• _AIM OF THE EXERCISE_
For each line below that contains the word "Tanzania", make a copy.
-- DATA SHOWN follows --
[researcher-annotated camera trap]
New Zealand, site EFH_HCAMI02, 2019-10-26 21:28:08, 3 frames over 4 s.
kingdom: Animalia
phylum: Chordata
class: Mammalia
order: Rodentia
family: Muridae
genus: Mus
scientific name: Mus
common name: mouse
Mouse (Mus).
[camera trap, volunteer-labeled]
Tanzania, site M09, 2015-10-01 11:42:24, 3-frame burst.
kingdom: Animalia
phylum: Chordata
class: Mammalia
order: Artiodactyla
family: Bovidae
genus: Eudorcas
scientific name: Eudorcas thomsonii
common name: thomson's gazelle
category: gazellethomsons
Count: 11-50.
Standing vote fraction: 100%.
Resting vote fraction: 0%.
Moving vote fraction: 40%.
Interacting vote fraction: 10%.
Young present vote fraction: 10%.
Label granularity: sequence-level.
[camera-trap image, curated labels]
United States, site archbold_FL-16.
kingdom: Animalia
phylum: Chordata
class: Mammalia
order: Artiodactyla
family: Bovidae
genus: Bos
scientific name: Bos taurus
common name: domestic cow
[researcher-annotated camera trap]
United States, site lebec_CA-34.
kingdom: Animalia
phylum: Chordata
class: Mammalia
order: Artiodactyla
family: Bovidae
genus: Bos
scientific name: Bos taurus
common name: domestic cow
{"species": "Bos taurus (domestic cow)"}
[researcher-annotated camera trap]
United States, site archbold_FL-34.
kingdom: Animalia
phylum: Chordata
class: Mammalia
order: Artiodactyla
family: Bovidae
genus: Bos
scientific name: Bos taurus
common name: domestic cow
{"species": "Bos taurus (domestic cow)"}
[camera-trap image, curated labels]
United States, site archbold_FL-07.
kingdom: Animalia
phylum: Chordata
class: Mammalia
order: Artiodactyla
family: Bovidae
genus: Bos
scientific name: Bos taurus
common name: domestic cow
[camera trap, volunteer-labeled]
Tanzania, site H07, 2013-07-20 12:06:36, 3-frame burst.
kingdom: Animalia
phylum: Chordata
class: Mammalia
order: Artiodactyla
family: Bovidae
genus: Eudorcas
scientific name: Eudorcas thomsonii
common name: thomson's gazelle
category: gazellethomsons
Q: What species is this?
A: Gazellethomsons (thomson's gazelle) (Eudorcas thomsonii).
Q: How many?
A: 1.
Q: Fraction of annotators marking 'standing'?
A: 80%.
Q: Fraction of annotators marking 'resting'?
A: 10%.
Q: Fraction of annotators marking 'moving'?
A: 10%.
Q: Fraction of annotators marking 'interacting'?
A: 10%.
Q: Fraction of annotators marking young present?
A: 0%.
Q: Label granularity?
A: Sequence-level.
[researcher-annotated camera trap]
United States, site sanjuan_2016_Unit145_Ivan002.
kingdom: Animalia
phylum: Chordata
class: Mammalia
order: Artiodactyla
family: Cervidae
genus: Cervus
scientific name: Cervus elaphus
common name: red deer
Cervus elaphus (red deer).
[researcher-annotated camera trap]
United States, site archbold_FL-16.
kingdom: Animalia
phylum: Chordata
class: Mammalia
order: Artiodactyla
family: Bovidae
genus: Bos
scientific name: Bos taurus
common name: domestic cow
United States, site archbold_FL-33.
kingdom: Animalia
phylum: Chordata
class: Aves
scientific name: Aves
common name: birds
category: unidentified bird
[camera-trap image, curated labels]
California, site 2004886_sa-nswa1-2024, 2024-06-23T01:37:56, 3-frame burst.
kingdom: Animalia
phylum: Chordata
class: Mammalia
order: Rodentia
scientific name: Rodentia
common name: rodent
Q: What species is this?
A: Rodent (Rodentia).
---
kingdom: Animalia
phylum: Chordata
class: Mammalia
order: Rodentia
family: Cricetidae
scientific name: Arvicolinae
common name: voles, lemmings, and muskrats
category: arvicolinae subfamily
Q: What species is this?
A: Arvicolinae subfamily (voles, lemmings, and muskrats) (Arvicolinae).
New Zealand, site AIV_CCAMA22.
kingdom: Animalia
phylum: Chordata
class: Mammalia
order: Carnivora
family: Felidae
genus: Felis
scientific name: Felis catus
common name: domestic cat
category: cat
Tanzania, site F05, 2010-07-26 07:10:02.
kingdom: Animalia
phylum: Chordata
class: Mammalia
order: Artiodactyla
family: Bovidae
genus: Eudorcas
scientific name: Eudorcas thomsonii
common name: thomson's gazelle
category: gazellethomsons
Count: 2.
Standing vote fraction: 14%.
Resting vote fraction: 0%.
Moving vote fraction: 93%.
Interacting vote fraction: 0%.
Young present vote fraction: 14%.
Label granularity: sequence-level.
-- DATA SHOWN concluded --
• _SOLUTION TO THE EXERCISE_
Tanzania, site M09, 2015-10-01 11:42:24, 3-frame burst.
Tanzania, site H07, 2013-07-20 12:06:36, 3-frame burst.
Tanzania, site F05, 2010-07-26 07:10:02.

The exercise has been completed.